The 31st Tokyo International Film Festival held the Award Ceremony on November 2 that highlighted a vast and diverse lineup of films from Japan and around the world.
The ceremony, which took place at EX Theater Roppongi, began with the announcement of the winners of the Tokyo Gemstone Award, established last year to honor up-and-coming actors and actresses. The recipients of the second annual award were Mai Kiryu (Lying to Mom, The Chrysanthemum and the Guillotine), Lien Binh Phat (The Tap Box), Karelle Tremblay (The Fireflies Are Gone), and Nijiro Murakami (The Gun).
Kiryu, who appeared in not one but two films at this year’s TIFF, thanked the cast and crew of both, stating, “I consider this an award for everyone who worked on those films.”
Lien Binh Phat, the Vietnamese actor who earned praise for his theatrical debut in The Tap Box, commented, “It’s because of The Tap Box that I’m here on stage… I’m thankful to the film from the bottom of my heart.”
Karelle Tremblay, a rising Canadian star who appeared as a troubled teen in The Fireflies Are Gone, stated that TIFF offered two firsts: not only was it the first time for the actress to win an award, it was the first time for her to travel to Japan. The actress added: “I’m honored and excited to be here.”
Nijiro Murakami, who played a disturbed university student in psychological thriller The Gun, shared that he first met the producer of the film at TIFF three years ago. “It feels like fate to be standing here now,” said the actor.
Next came the Japanese Cinema Splash Best Director Award. Japanese Cinema Splash jury member Paolo Bertolin explained that the jury had chosen to give the award to two directors, one a “rookie” and the other “experienced but still devoted to independent cinema.”
+++
# [PROBLEMS]
**1.** In the film festival article, at what venue was the award ceremony held?
**2.** Reproduce the film festival article word for word, from "The ceremony, which" to "Murakami (The Gun).".

# [GIVEN MATERIAL]
+++
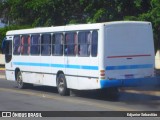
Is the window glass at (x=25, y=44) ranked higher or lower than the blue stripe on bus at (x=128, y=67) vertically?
+++
# [RESULTS FOR THE EXERCISE]
**1.** EX Theater Roppongi

**2.**
The ceremony, which took place at EX Theater Roppongi, began with the announcement of the winners of the Tokyo Gemstone Award, established last year to honor up-and-coming actors and actresses. The recipients of the second annual award were Mai Kiryu (Lying to Mom, The Chrysanthemum and the Guillotine), Lien Binh Phat (The Tap Box), Karelle Tremblay (The Fireflies Are Gone), and Nijiro Murakami (The Gun).